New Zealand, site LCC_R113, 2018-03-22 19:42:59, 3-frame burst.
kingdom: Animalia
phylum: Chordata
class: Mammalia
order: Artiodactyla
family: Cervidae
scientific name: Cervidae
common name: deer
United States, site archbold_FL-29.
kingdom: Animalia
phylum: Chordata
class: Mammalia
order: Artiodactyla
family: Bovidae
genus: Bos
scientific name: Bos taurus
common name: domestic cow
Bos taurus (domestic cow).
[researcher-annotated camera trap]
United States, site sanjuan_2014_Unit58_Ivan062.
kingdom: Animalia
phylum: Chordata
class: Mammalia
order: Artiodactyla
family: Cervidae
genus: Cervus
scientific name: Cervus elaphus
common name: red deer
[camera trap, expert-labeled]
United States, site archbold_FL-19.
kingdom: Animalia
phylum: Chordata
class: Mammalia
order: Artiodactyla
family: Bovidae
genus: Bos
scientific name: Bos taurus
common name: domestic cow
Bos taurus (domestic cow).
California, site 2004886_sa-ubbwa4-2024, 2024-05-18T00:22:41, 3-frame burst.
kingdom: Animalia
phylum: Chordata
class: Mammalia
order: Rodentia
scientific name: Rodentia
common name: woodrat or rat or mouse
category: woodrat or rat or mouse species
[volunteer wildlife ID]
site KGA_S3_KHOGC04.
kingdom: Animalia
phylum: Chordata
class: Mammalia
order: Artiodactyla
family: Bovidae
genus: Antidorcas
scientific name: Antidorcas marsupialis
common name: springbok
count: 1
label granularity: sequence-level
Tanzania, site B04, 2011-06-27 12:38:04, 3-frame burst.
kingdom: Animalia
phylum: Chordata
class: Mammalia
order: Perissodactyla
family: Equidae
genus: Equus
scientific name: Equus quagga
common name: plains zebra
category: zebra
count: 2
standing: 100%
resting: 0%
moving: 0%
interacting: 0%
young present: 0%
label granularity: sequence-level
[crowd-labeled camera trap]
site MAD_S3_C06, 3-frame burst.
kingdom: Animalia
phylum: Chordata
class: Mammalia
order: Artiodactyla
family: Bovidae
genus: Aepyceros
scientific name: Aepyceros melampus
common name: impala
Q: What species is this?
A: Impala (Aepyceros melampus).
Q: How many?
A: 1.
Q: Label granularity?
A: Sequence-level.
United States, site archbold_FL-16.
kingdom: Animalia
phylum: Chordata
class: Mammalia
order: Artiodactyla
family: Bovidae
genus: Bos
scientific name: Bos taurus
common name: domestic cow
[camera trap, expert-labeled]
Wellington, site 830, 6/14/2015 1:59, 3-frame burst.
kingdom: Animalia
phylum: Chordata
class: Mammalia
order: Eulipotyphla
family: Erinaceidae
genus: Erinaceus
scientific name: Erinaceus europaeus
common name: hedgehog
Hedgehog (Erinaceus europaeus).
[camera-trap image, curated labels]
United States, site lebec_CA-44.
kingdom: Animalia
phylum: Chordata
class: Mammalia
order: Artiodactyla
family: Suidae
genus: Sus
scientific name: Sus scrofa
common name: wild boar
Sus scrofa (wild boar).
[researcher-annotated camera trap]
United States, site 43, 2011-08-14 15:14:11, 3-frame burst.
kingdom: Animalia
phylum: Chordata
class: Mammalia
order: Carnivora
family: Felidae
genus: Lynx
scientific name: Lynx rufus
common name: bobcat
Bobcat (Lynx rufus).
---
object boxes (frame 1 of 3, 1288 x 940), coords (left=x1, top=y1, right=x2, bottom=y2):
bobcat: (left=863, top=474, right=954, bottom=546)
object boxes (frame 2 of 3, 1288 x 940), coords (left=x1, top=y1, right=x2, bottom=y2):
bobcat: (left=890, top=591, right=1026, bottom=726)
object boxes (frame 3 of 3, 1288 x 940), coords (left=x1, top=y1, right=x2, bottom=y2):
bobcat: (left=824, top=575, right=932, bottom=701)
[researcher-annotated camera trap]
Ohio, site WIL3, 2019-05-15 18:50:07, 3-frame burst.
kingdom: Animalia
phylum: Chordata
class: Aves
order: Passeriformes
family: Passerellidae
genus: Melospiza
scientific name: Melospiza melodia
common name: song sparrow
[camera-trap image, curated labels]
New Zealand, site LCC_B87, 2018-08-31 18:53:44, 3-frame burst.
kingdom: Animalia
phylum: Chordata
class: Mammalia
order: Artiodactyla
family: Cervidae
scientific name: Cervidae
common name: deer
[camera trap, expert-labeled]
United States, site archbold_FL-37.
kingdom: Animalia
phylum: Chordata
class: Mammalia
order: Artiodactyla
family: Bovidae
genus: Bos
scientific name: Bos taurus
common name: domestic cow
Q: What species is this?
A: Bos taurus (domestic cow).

____

Restate the material word for word, keeping every line intact.

New Zealand, site LCC_R113, 2018-03-22 19:42:59, 3-frame burst.
kingdom: Animalia
phylum: Chordata
class: Mammalia
order: Artiodactyla
family: Cervidae
scientific name: Cervidae
common name: deer
United States, site archbold_FL-29.
kingdom: Animalia
phylum: Chordata
class: Mammalia
order: Artiodactyla
family: Bovidae
genus: Bos
scientific name: Bos taurus
common name: domestic cow
Bos taurus (domestic cow).
[researcher-annotated camera trap]
United States, site sanjuan_2014_Unit58_Ivan062.
kingdom: Animalia
phylum: Chordata
class: Mammalia
order: Artiodactyla
family: Cervidae
genus: Cervus
scientific name: Cervus elaphus
common name: red deer
[camera trap, expert-labeled]
United States, site archbold_FL-19.
kingdom: Animalia
phylum: Chordata
class: Mammalia
order: Artiodactyla
family: Bovidae
genus: Bos
scientific name: Bos taurus
common name: domestic cow
Bos taurus (domestic cow).
California, site 2004886_sa-ubbwa4-2024, 2024-05-18T00:22:41, 3-frame burst.
kingdom: Animalia
phylum: Chordata
class: Mammalia
order: Rodentia
scientific name: Rodentia
common name: woodrat or rat or mouse
category: woodrat or rat or mouse species
[volunteer wildlife ID]
site KGA_S3_KHOGC04.
kingdom: Animalia
phylum: Chordata
class: Mammalia
order: Artiodactyla
family: Bovidae
genus: Antidorcas
scientific name: Antidorcas marsupialis
common name: springbok
count: 1
label granularity: sequence-level
Tanzania, site B04, 2011-06-27 12:38:04, 3-frame burst.
kingdom: Animalia
phylum: Chordata
class: Mammalia
order: Perissodactyla
family: Equidae
genus: Equus
scientific name: Equus quagga
common name: plains zebra
category: zebra
count: 2
standing: 100%
resting: 0%
moving: 0%
interacting: 0%
young present: 0%
label granularity: sequence-level
[crowd-labeled camera trap]
site MAD_S3_C06, 3-frame burst.
kingdom: Animalia
phylum: Chordata
class: Mammalia
order: Artiodactyla
family: Bovidae
genus: Aepyceros
scientific name: Aepyceros melampus
common name: impala
Q: What species is this?
A: Impala (Aepyceros melampus).
Q: How many?
A: 1.
Q: Label granularity?
A: Sequence-level.
United States, site archbold_FL-16.
kingdom: Animalia
phylum: Chordata
class: Mammalia
order: Artiodactyla
family: Bovidae
genus: Bos
scientific name: Bos taurus
common name: domestic cow
[camera trap, expert-labeled]
Wellington, site 830, 6/14/2015 1:59, 3-frame burst.
kingdom: Animalia
phylum: Chordata
class: Mammalia
order: Eulipotyphla
family: Erinaceidae
genus: Erinaceus
scientific name: Erinaceus europaeus
common name: hedgehog
Hedgehog (Erinaceus europaeus).
[camera-trap image, curated labels]
United States, site lebec_CA-44.
kingdom: Animalia
phylum: Chordata
class: Mammalia
order: Artiodactyla
family: Suidae
genus: Sus
scientific name: Sus scrofa
common name: wild boar
Sus scrofa (wild boar).
[researcher-annotated camera trap]
United States, site 43, 2011-08-14 15:14:11, 3-frame burst.
kingdom: Animalia
phylum: Chordata
class: Mammalia
order: Carnivora
family: Felidae
genus: Lynx
scientific name: Lynx rufus
common name: bobcat
Bobcat (Lynx rufus).
---
object boxes (frame 1 of 3, 1288 x 940), coords (left=x1, top=y1, right=x2, bottom=y2):
bobcat: (left=863, top=474, right=954, bottom=546)
object boxes (frame 2 of 3, 1288 x 940), coords (left=x1, top=y1, right=x2, bottom=y2):
bobcat: (left=890, top=591, right=1026, bottom=726)
object boxes (frame 3 of 3, 1288 x 940), coords (left=x1, top=y1, right=x2, bottom=y2):
bobcat: (left=824, top=575, right=932, bottom=701)
[researcher-annotated camera trap]
Ohio, site WIL3, 2019-05-15 18:50:07, 3-frame burst.
kingdom: Animalia
phylum: Chordata
class: Aves
order: Passeriformes
family: Passerellidae
genus: Melospiza
scientific name: Melospiza melodia
common name: song sparrow
[camera-trap image, curated labels]
New Zealand, site LCC_B87, 2018-08-31 18:53:44, 3-frame burst.
kingdom: Animalia
phylum: Chordata
class: Mammalia
order: Artiodactyla
family: Cervidae
scientific name: Cervidae
common name: deer
[camera trap, expert-labeled]
United States, site archbold_FL-37.
kingdom: Animalia
phylum: Chordata
class: Mammalia
order: Artiodactyla
family: Bovidae
genus: Bos
scientific name: Bos taurus
common name: domestic cow
Q: What species is this?
A: Bos taurus (domestic cow).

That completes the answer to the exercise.